Outgoing German Chancellor Angela Merkel briefly closes her eyes and smiles at a 2018 press conference in Berlin.
Outgoing German Chancellor Angela Merkel briefly closes her eyes at a 2018 press conference in Berlin. Aside from plans to take "a little nap" after retiring this week, she hasn't given much away about what she might do next. Tobias SCHWARZ / AFP

The veteran chancellor has been tight-lipped about what she will do after handing over the reins to her successor Olaf Scholz on December 8th.

During her four terms in office, 67-year-old Merkel was often described as the most powerful woman in the world — but she hinted recently that she will not miss being in charge.

“I will understand very quickly that all this is now someone else’s responsibility. And I think I’m going to like that situation a lot,” she said during a trip to Washington this summer.

Famous for her stamina and her ability to remain fresh after all-night meetings, Merkel once said she can store sleep like a camel stores water.

But when asked about her retirement in Washington, she replied: “Maybe I’ll try to read something, then my eyes will start to close because I’m tired, so I’ll take a little nap, and then we’ll see where I show up.”

READ ALSO: ‘Eternal’ chancellor: Germany’s Merkel to hand over power
READ ALSO: The Merkel-Raute: How a hand gesture became a brand

‘See what happens’
First elected as an MP in 1990, just after German reunification, Merkel recently suggested she had never had time to stop and reflect on what else she might like to do.

“I have never had a normal working day and… I have naturally stopped asking myself what interests me most outside politics,” she told an audience during a joint interview with Nigerian writer Chimamanda Ngozi Adichie.

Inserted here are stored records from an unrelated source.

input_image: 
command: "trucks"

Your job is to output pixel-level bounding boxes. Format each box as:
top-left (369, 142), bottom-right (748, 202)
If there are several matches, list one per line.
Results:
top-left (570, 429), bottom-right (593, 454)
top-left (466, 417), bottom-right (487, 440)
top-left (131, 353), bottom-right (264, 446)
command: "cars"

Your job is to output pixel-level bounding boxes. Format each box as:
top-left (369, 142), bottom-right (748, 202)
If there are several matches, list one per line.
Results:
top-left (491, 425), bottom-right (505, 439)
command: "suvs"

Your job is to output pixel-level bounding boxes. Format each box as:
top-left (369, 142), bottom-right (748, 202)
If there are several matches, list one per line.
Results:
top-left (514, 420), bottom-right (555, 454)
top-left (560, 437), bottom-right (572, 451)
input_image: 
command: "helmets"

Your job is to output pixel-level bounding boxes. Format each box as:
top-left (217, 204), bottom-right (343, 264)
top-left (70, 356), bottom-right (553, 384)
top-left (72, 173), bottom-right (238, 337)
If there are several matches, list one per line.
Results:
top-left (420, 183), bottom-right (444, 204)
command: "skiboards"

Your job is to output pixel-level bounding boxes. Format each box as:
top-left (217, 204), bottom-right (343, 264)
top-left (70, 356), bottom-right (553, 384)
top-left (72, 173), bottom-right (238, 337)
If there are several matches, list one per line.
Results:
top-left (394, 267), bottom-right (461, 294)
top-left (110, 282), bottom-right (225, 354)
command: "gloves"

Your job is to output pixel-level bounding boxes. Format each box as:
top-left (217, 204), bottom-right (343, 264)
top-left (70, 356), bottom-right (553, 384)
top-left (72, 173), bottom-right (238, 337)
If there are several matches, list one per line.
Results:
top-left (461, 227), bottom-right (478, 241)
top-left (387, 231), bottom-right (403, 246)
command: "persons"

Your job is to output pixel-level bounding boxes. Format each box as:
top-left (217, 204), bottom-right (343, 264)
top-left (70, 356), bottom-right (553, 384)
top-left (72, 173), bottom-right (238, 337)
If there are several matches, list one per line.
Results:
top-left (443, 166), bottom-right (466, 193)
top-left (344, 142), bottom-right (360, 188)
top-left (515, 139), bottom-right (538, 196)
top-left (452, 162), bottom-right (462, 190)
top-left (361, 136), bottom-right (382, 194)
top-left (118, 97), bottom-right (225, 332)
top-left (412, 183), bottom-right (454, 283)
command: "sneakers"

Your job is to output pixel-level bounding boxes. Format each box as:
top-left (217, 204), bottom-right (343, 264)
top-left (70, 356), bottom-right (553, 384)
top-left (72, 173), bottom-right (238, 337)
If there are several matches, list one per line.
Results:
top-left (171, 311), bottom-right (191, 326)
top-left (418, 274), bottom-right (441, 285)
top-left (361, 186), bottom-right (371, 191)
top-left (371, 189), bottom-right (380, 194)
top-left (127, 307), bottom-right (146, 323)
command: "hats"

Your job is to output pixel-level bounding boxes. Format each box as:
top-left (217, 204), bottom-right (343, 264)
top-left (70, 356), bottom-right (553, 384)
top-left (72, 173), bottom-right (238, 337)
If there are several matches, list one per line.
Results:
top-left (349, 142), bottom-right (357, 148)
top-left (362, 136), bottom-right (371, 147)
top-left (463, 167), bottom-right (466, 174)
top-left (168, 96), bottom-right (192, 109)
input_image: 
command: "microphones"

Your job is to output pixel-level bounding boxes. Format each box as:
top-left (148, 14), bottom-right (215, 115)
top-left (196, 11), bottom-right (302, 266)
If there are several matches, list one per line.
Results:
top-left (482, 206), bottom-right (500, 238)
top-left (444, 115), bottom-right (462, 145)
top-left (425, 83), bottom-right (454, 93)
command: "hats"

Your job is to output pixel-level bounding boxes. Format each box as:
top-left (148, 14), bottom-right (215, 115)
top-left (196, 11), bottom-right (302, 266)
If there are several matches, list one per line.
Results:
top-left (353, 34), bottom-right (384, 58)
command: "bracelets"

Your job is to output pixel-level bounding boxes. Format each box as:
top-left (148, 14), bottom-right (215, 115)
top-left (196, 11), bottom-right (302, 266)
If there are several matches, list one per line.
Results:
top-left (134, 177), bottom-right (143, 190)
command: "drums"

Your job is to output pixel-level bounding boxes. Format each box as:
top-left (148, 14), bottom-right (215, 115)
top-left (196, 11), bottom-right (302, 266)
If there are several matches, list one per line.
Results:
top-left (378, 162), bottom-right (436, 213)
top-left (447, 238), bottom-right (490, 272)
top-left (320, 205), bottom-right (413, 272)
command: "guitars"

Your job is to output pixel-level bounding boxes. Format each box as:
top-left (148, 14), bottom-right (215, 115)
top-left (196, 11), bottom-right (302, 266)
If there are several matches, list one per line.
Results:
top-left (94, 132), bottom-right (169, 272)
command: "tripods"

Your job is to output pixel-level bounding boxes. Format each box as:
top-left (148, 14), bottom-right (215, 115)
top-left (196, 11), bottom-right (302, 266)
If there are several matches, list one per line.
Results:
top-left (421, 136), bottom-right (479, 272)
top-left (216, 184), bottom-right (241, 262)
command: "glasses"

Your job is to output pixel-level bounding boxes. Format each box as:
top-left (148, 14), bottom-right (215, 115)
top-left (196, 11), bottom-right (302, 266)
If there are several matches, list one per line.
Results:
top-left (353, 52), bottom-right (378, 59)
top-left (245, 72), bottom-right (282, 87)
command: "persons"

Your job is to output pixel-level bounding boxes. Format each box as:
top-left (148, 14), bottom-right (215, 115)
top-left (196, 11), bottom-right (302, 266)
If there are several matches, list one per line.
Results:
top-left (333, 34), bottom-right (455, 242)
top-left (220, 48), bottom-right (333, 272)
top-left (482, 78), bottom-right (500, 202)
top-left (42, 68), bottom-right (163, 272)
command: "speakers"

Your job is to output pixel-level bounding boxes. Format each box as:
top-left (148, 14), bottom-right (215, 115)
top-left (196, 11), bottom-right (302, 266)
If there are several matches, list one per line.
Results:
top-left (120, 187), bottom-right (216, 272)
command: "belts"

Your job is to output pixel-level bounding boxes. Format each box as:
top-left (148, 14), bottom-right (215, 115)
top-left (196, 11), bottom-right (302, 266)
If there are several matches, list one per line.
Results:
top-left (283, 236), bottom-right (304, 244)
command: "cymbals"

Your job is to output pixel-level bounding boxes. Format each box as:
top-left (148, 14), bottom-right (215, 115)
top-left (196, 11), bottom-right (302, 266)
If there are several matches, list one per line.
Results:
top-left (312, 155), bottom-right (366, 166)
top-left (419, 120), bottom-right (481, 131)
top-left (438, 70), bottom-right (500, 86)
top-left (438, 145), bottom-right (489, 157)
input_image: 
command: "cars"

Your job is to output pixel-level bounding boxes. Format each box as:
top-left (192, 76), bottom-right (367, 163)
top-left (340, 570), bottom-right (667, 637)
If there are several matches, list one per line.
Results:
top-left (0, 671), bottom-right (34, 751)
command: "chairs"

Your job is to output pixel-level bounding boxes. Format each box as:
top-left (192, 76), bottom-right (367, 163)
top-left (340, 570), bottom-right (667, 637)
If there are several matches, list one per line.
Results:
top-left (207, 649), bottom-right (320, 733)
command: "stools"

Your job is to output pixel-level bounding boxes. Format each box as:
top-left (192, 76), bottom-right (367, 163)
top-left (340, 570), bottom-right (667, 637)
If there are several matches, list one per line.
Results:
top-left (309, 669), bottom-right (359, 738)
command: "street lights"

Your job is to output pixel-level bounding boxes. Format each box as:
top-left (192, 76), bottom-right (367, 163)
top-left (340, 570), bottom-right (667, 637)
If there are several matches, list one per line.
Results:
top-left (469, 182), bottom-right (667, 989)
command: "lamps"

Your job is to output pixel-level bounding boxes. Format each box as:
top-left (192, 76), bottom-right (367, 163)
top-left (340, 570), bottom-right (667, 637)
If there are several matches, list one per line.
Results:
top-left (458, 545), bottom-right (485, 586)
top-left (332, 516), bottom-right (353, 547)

“As I have reached the age of 67, I don’t have an infinite amount of time left. This means that I want to think carefully about what I want to do in the next phase of my life,” she said.

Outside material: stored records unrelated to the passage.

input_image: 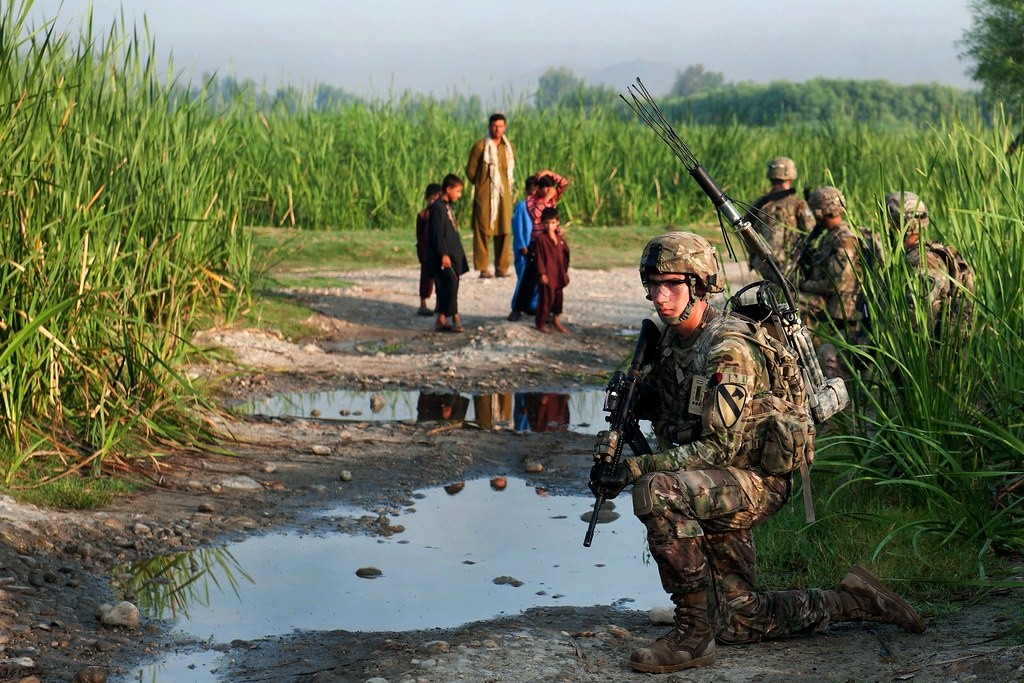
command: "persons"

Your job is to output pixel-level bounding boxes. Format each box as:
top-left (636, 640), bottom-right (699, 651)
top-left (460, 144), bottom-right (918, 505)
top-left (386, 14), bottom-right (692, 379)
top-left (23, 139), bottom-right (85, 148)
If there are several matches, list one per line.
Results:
top-left (743, 155), bottom-right (976, 406)
top-left (588, 232), bottom-right (926, 674)
top-left (415, 170), bottom-right (572, 333)
top-left (465, 113), bottom-right (516, 279)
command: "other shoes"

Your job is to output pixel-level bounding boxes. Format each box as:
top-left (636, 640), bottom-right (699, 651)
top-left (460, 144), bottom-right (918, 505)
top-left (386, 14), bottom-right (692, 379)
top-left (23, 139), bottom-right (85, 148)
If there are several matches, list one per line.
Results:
top-left (453, 319), bottom-right (464, 332)
top-left (435, 322), bottom-right (452, 332)
top-left (479, 271), bottom-right (491, 278)
top-left (497, 273), bottom-right (510, 277)
top-left (417, 306), bottom-right (434, 316)
top-left (508, 311), bottom-right (521, 321)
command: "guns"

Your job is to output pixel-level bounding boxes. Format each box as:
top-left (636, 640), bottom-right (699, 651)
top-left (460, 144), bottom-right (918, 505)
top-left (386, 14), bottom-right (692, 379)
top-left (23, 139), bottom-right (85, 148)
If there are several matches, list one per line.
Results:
top-left (582, 319), bottom-right (663, 548)
top-left (855, 251), bottom-right (873, 321)
top-left (786, 223), bottom-right (825, 283)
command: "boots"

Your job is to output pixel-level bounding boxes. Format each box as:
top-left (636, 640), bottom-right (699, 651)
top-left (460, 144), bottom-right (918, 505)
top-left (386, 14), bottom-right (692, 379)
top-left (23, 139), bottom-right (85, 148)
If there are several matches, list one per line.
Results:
top-left (823, 563), bottom-right (924, 634)
top-left (629, 588), bottom-right (716, 673)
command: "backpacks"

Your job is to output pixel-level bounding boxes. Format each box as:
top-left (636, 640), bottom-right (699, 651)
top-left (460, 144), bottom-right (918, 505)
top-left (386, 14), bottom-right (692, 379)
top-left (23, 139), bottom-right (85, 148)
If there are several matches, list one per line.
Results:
top-left (907, 238), bottom-right (974, 320)
top-left (660, 315), bottom-right (815, 471)
top-left (756, 196), bottom-right (802, 264)
top-left (824, 227), bottom-right (888, 301)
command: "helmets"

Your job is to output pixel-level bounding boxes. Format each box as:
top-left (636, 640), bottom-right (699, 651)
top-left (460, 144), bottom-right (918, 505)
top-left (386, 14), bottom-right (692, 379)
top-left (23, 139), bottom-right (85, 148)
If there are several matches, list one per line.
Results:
top-left (639, 232), bottom-right (724, 301)
top-left (766, 157), bottom-right (798, 180)
top-left (808, 186), bottom-right (846, 217)
top-left (880, 190), bottom-right (929, 236)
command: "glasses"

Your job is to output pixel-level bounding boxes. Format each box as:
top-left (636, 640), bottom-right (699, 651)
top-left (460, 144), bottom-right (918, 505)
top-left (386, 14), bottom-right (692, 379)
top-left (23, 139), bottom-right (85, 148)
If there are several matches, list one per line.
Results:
top-left (641, 278), bottom-right (689, 296)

“Do I want to write, do I want to speak, do I want to go hiking, do I want to stay at home, do I want to see the world? I’ve decided to just do nothing to begin with and see what happens.”

Merkel’s predecessors have not stayed quiet for long. Helmut Schmidt, who left the chancellery in 1982, became co-editor of the weekly newspaper Die Zeit and a popular commentator on political life.

Helmut Kohl set up his own consultancy firm and Gerhard Schroeder became a lobbyist, taking a controversial position as chairman of the board of the Russian oil giant Rosneft.

German writer David Safier has imagined a more eccentric future for Merkel, penning a crime novel called Miss Merkel: Mord in der Uckermark  that sees her tempted out of retirement to investigate a mysterious murder.

German Chancellor Angela Merkel forms her trademark hand gesture, the so-called “Merkel-Raute” (known in English as the Merkel rhombus, Merkel diamond or Triangle of Power). (Photo by Tobias SCHWARZ / AFP)
 

Planting vegetables
Merkel may wish to spend more time with her husband Joachim Sauer in Hohenwalde, near Templin in the former East Germany where she grew up, and where she has a holiday home that she retreats to when she’s weary.

Among the leisure activities she may undertake there is vegetable, and especially, potato planting, something that she once told Bunte magazine in an interview in 2013 that she enjoyed doing.

She is also known to be a fan of the volcanic island of D’Ischia, especially the remote seaside village of Sant’Angelo.

Merkel was captured on a smartphone video this week browsing the footwear in a Berlin sportswear store, leading to speculation that she may be planning something active.

Or the former scientist could embark on a speaking tour of the countless universities from Seoul to Tel Aviv that have awarded her honorary doctorates.

Merkel is set to receive a monthly pension of around 15,000 euros ($16,900) in her retirement, according to a calculation by the German Taxpayers’ Association.

But she has never been one for lavish spending, living in a fourth-floor apartment in Berlin and often doing her own grocery shopping.

In 2014, she even took Chinese Premier Li Keqiang to her favourite supermarket in Berlin after a bilateral meeting.

So perhaps she will simply spend some quiet nights in sipping her beloved white wine and whipping up the dish she once declared as her favourite, a “really good potato soup”.